Silver’s research, however, showed those claims were untrue. He and two co-authors found no significant changes in the frequency of medical malpractice claims, payouts, defense costs, or jury verdicts in the years before the 2003 reforms. And the number of physicians in the state rose both before and after the change.
“There never has been a litigation crisis of any type in the personal injury sector,” Silver said. “To the extent that they’re saying that there is, it’s fiction.”
For his research, Silver used a now-defunct database called the Texas Closed Claims Database, in which the state insurance department reported data on paid claims from lawsuits. The data covered medical professional insurance, commercial automobile insurance, and others.
The department last published the database for 2012, after the Texas legislature passed, and Gov. Greg Abbott signed, a 2015 measure repealing several data reporting requirements for insurance companies.
Texas And Highway Safety
State lawmakers are considering the legislation as Texas stands out among large states in the number of per capita fatal crashes involving large trucks. A recent Federal Motor Carrier Safety Administration report shows Texas had 20.52 fatal crashes involving a large truck per million people in 2018.
The FMCSA analysis also shows Texas with more fatal crashes involving large trucks than California, a more populous state.
The crash data has consumer advocates like Adrian Shelley of Public Citizen concerned about HB 19.
“What I don’t see this addressing here is the real, root problem, which is the safety on our roads,” Shelley said during testimony on an earlier version of the bill.
Trucks are logging more Texas miles, too. The most recent roadway inventory report from the Texas Department of Transportation says daily vehicle miles of travel by trucks in the state rose 6.5% in 2018 and inched even higher in 2019.
A Battle Featuring ‘Democrats Versus Republicans’
The major interest groups in this fight — big business and trial lawyers — have historically donated significant money to political campaigns. The recently concluded 2020 election cycle was no different.
The political action committee of the business group Texans for Lawsuit Reform gave Leach’s campaign over $1 million during the 2020 election cycle. In all, TLR donated over $10 million to Republicans and just under $1 million to Democratic candidates, according to followthemoney.org.

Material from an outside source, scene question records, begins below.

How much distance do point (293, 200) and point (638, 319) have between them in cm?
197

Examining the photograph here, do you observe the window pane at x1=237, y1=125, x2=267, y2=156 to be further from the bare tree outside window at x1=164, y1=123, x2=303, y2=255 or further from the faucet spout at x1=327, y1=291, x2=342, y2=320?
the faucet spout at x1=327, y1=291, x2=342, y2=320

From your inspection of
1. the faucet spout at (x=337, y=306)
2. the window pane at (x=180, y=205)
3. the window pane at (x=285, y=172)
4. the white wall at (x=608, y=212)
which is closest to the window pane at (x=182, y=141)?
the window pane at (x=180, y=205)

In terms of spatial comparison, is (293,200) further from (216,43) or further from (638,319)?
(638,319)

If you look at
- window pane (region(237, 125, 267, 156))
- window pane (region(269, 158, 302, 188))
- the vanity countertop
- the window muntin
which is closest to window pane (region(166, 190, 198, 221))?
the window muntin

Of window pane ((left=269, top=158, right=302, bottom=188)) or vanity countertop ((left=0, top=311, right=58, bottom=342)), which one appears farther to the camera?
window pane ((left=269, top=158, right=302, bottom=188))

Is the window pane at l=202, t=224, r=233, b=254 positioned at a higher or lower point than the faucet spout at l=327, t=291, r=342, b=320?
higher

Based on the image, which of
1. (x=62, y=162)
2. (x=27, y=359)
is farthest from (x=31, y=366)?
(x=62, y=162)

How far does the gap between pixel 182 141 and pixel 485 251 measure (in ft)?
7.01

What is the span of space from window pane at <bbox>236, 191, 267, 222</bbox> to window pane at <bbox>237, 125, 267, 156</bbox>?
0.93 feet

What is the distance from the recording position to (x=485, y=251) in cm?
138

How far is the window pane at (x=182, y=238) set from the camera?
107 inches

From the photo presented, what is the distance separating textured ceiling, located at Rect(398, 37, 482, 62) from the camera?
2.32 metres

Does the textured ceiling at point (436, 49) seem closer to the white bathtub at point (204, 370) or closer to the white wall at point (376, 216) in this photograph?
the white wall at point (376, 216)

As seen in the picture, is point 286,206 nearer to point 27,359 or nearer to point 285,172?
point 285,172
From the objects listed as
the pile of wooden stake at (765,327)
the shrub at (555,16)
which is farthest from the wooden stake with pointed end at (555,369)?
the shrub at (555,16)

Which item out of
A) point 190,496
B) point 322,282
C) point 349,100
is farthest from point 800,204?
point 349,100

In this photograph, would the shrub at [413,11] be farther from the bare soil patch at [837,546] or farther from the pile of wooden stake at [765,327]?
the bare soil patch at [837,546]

The Texas Trial Lawyers Association gave much less: about $2 million to Democratic candidates for state and local office in Texas and $54,000 to Republican candidates.
Silver said the battle over tort reform in Texas was “Democrats versus Republicans,” and recalled the state’s long history with these confrontations.
“Republicans, after defeating Gov. Ann Richards [in 1994], they occupied a position of power,” said Silver. “They were able to push through pretty much whatever they wanted.”
The fate of HB 19 depends on whether Leach can summon enough votes in the Texas House, where his party has a 16-seat majority. A companion bill in the Senate was referred to the Senate transportation committee.
For Thomas Harris, the motorist who was injured in an accident involving an 18-wheeler, driving can still be nerve-wracking. He said his case showed him there are trucking companies out there that might not properly train their drivers.
“Knowing that,” he said, “is a paranoia for me.”